The government will have special programmes for the creation of jobs in rural areas and is planning special funds for the creation of jobs for the poor, he said.
Existing social protection measures or activities like vulnerable group feeding (VGF) will continue, he said.
The government will take measures so that markets can function in a normal fashion and so that there is no disruption, he said.
The state minister informed that the number of government projects would be the lowest this year than any other time before.
"We will reprioritise projects," he said.
The government will lay emphasis on projects which will help enhance production capacity, particularly in agriculture, and create jobs, he said.
"And we will prioritise those projects that will help exports in terms of facilitating ports, transports," said the state minister, adding, "That will be the target."
And, projects which can be taken up later will be deferred by a couple of months or may be for one year, he said.
On the number of projects that could be deferred, the state minister refused to divulge any figure.
Asked whether the increase of foreign loans is a matter of concern in context to the debacle Sri Lanka was facing, the minister said the debt to GDP ratio was quite high in the neighbouring island country, above the danger level.
Mentioning that the country's foreign loans were still quite low, he said, "We are quite in the safe zone.
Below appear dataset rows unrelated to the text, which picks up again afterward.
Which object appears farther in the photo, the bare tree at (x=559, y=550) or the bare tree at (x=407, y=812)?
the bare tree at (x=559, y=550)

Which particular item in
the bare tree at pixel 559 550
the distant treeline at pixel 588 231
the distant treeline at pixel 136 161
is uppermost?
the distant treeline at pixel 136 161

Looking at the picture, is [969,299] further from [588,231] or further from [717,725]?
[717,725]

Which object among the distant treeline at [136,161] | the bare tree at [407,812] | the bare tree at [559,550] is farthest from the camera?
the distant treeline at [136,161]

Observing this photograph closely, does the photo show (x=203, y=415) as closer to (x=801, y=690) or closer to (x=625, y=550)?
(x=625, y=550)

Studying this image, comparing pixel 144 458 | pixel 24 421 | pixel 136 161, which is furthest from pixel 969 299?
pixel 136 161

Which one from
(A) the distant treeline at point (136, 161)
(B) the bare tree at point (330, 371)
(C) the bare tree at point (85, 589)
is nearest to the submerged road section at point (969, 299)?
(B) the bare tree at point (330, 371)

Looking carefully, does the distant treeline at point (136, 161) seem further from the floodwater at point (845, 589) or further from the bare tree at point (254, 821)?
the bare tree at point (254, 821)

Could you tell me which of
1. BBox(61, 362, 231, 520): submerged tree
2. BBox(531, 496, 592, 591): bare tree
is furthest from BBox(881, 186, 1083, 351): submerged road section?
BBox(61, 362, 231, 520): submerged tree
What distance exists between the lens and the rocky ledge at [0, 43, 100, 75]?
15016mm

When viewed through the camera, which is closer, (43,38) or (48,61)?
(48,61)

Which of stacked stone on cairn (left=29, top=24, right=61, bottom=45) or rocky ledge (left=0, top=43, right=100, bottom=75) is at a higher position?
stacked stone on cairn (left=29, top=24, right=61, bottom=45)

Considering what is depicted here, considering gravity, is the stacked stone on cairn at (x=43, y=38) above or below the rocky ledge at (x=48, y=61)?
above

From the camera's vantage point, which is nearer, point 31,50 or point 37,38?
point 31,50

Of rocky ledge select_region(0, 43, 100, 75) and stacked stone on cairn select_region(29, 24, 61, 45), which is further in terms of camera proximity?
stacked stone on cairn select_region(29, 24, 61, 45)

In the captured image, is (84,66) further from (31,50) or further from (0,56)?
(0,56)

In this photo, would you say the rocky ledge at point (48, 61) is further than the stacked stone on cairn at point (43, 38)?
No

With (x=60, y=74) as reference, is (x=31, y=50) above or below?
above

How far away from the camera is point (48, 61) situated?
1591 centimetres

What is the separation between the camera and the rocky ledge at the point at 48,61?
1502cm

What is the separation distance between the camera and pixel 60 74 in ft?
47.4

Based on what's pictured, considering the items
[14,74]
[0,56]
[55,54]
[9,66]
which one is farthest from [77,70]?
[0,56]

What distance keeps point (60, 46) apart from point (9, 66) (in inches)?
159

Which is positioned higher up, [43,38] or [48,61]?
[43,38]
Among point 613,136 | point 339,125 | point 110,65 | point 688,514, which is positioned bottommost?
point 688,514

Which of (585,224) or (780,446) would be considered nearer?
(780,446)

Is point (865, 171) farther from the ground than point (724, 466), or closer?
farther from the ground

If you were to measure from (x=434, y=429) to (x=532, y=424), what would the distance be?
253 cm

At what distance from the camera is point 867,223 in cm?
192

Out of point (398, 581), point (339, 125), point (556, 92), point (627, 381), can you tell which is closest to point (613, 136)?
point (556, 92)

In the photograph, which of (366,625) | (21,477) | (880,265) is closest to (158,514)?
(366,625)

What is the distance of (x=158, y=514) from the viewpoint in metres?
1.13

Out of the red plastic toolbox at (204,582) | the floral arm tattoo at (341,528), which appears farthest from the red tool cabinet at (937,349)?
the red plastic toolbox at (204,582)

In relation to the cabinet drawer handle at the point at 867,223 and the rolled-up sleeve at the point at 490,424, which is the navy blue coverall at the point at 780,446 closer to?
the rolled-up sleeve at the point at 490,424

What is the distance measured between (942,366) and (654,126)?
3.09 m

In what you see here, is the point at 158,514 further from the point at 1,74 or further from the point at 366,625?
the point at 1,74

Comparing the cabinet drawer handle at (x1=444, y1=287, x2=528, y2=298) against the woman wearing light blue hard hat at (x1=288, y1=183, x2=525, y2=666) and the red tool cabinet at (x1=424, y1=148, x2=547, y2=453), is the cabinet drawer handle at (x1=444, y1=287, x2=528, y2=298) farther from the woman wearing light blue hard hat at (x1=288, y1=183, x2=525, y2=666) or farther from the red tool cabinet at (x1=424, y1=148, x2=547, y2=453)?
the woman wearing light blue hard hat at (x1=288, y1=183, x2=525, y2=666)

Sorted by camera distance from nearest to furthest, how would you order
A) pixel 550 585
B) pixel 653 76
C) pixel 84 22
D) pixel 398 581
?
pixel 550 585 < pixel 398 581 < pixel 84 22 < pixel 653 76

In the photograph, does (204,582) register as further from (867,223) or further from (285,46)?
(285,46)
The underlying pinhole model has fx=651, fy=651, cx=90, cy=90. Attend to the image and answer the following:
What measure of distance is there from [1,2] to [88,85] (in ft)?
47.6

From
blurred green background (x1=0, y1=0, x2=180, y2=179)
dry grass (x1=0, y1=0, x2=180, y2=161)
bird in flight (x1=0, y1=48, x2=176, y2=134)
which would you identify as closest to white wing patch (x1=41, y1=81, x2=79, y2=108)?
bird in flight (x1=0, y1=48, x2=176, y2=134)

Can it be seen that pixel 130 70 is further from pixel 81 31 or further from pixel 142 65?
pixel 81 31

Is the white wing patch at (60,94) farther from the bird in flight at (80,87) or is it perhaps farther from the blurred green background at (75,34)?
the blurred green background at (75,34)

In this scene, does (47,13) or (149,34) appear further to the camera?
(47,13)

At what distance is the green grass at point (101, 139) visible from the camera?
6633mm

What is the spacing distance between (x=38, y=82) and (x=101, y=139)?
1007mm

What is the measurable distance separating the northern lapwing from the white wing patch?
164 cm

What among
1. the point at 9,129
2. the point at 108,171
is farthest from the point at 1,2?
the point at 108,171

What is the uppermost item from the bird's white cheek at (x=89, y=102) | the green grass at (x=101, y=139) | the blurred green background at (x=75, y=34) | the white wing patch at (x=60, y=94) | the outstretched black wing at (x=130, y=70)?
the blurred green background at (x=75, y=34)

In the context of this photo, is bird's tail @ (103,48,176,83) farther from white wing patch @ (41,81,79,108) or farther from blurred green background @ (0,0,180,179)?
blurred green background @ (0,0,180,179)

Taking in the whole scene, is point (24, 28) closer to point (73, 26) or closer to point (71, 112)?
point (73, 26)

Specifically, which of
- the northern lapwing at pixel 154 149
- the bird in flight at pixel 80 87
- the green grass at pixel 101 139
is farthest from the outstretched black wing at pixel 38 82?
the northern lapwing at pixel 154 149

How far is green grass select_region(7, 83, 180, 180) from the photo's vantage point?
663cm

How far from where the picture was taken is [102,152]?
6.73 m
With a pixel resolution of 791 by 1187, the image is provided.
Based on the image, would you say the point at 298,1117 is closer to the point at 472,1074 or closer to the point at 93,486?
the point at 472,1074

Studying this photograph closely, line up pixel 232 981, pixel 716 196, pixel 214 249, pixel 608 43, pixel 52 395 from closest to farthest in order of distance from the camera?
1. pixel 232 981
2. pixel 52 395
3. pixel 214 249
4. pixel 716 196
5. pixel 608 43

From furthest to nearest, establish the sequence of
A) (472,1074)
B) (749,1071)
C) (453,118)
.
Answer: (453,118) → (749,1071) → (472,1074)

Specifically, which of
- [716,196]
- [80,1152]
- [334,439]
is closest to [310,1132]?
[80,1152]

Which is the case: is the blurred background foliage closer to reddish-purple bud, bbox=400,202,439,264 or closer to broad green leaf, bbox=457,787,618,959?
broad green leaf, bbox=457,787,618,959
We really don't understand why we are compared to Sri Lanka."
"Rather we helped Sri Lanka by providing $250 million as loan," he said.
Regarding the pressure on the country's foreign currency reserve, the state minister said the country would overcome this problem as exports were buoyant.
"And we will try to contain the import of luxury items and perhaps we will be imposing some tariffs on different commodities which we have our own capacity to produce," he said.
Mentioning that the country's current account deficit is less than one percent of the GDP now whereas 2.4 per cent is considered to be a threat, he said, "There too we are in the safe zone."